The area where the graphics take a huge hit is in the off-game moments. The character animations for the characters in the pit who are working on your bike are so weak that I thought they were put in as an homage to PS1 character models. But that’s not really so bad since the last thing you’ll be thinking about when you are on the track is how ugly your bike’s engineer is. What is bad is that after your race you get to read the highlights of what is going on around the league and the text displayed is so small that it’s nearly illegible. It was obviously created with a larger screen in mind and then just shrunk down to be put on the Vita. Again, it’s not something that ruins the way the game is played, but it does show a lack of attention to detail that really bothers me. Why would you display a screen full of words when those words can barely be read?
One other slight “attention to detail” problem that I noticed was that the game is really bad with genders. In the career mode you get to choose from a handful of people when creating your character and one of them is a woman. I happened to create a female racer so I started to notice some problems that would creep up later in the game. When reading news stories about my win (or near win) it struck me as odd that my character was always referred to as “he” and “his” when clearly she was a “she.” Or when I would finish a race near the front of the pack, a little post-race animation would play showing my character celebrating her win… only it was fairly obvious that the character model being used was nowhere close to being a woman. Why have the option of being able to create a woman and then fail to carry through with it for the rest of the game?
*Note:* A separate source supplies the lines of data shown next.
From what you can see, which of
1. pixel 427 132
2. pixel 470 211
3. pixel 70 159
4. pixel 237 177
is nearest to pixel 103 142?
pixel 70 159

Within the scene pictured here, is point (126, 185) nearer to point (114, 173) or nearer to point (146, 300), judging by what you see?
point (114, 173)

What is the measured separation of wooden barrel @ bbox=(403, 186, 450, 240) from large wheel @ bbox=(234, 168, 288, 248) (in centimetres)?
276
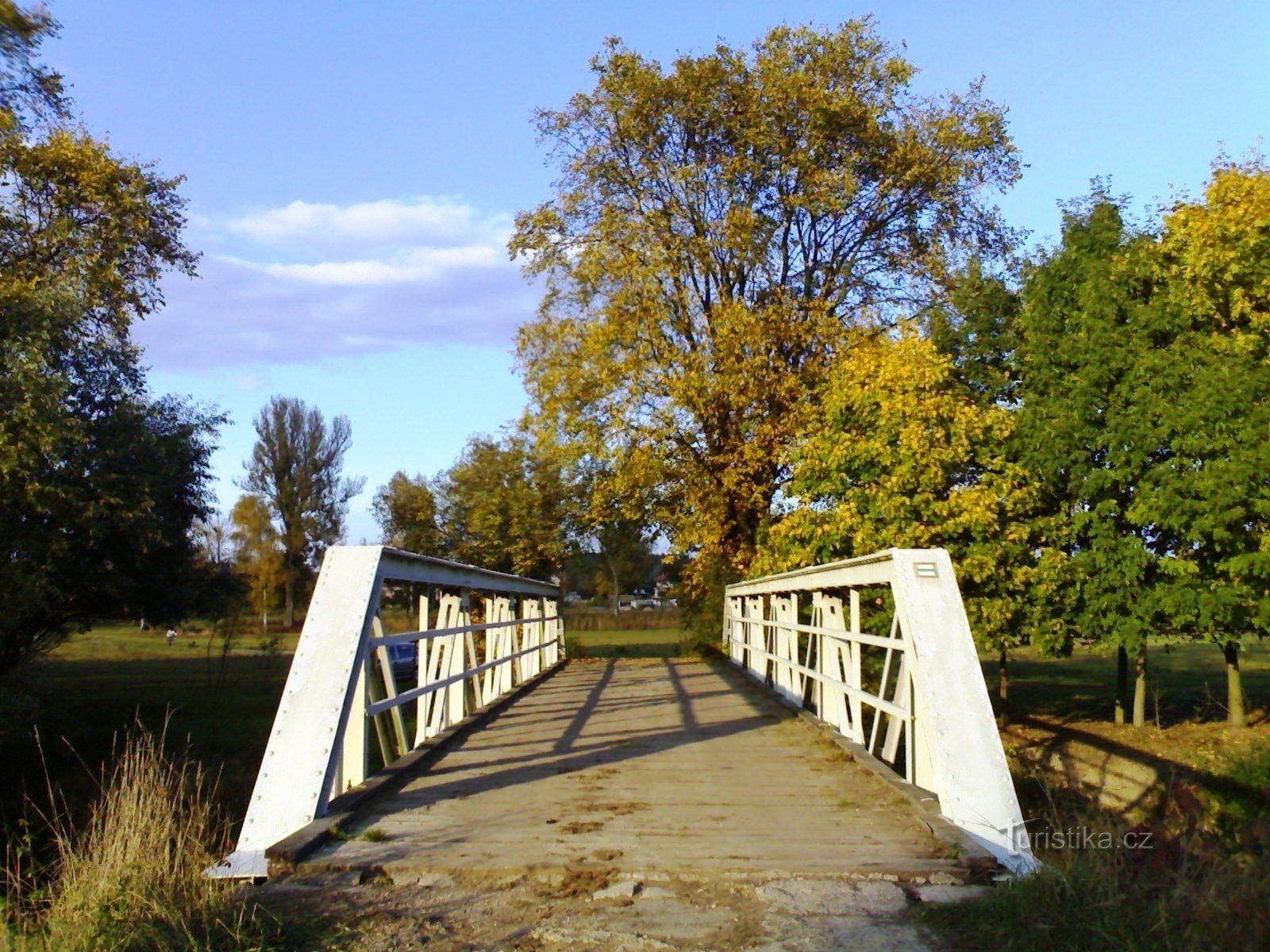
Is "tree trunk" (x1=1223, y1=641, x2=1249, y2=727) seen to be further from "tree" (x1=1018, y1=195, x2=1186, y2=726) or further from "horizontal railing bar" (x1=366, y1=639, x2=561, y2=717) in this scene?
"horizontal railing bar" (x1=366, y1=639, x2=561, y2=717)

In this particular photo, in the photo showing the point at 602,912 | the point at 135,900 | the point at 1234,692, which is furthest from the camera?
the point at 1234,692

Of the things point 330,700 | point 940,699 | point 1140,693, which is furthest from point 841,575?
point 1140,693

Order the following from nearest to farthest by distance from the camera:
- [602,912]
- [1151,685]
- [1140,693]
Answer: [602,912]
[1140,693]
[1151,685]

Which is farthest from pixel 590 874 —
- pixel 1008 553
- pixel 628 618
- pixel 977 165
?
pixel 628 618

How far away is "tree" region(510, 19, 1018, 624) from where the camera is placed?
22359 mm

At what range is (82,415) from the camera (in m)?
17.4

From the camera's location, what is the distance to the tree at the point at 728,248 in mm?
22359

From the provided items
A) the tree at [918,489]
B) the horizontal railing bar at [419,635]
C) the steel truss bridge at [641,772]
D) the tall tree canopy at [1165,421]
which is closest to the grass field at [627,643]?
the tree at [918,489]

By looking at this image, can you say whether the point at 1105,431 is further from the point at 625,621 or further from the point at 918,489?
the point at 625,621

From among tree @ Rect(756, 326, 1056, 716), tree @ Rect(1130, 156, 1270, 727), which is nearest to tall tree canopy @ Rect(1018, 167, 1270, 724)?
tree @ Rect(1130, 156, 1270, 727)

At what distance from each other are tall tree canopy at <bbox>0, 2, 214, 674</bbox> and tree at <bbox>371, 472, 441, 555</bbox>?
806cm

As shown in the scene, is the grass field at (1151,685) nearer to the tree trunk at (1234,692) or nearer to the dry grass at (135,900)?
the tree trunk at (1234,692)

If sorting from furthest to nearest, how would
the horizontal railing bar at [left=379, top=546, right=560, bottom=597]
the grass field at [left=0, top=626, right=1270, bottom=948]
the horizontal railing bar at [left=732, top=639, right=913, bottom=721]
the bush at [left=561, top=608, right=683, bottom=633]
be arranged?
1. the bush at [left=561, top=608, right=683, bottom=633]
2. the horizontal railing bar at [left=379, top=546, right=560, bottom=597]
3. the horizontal railing bar at [left=732, top=639, right=913, bottom=721]
4. the grass field at [left=0, top=626, right=1270, bottom=948]

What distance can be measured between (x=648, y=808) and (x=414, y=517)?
24.7m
But those small gripes aside, I found MotoGP 14 to be an extremely enjoyable game. It took me from a rookie who couldn’t turn a corner into a champion. The controls are really precise and fluid, with the only hiccup being that things tend to drag when navigating the menus. Once you’re in a race, things are flying and the game does a great job in allowing you to quickly navigate around your opponents (or giving them a nudge to send them flying). And if you screw up, you can choose to rewind time and try again. Everything is designed to allow you to customize how difficult the game is going to be. It doesn’t punish you for playing on Easy, and even then it is quite challenging. There is very little in the way of tutorials and quite a bit of the game will involve you figuring things out on your own. It wasn’t until I was halfway done with my first season in career mode before I discovered that there was an option to run qualifying races to get a better starting position. The game never mentioned it, and the way to select it in the menus is not very intuitive.
MotoGP 14 may not be without its flaws, but it is hard to argue that it isn’t a really good game. Everything from the physics to the track selection are all top quality and make for a pretty spectacular time. And while it doesn’t seem to be a major upgrade from the previous game, players who are new to the series will discover a fun and challenging racing sim. Even a rookie such as myself was able to have a really good time with it, even if I finished a race 15 out of 16.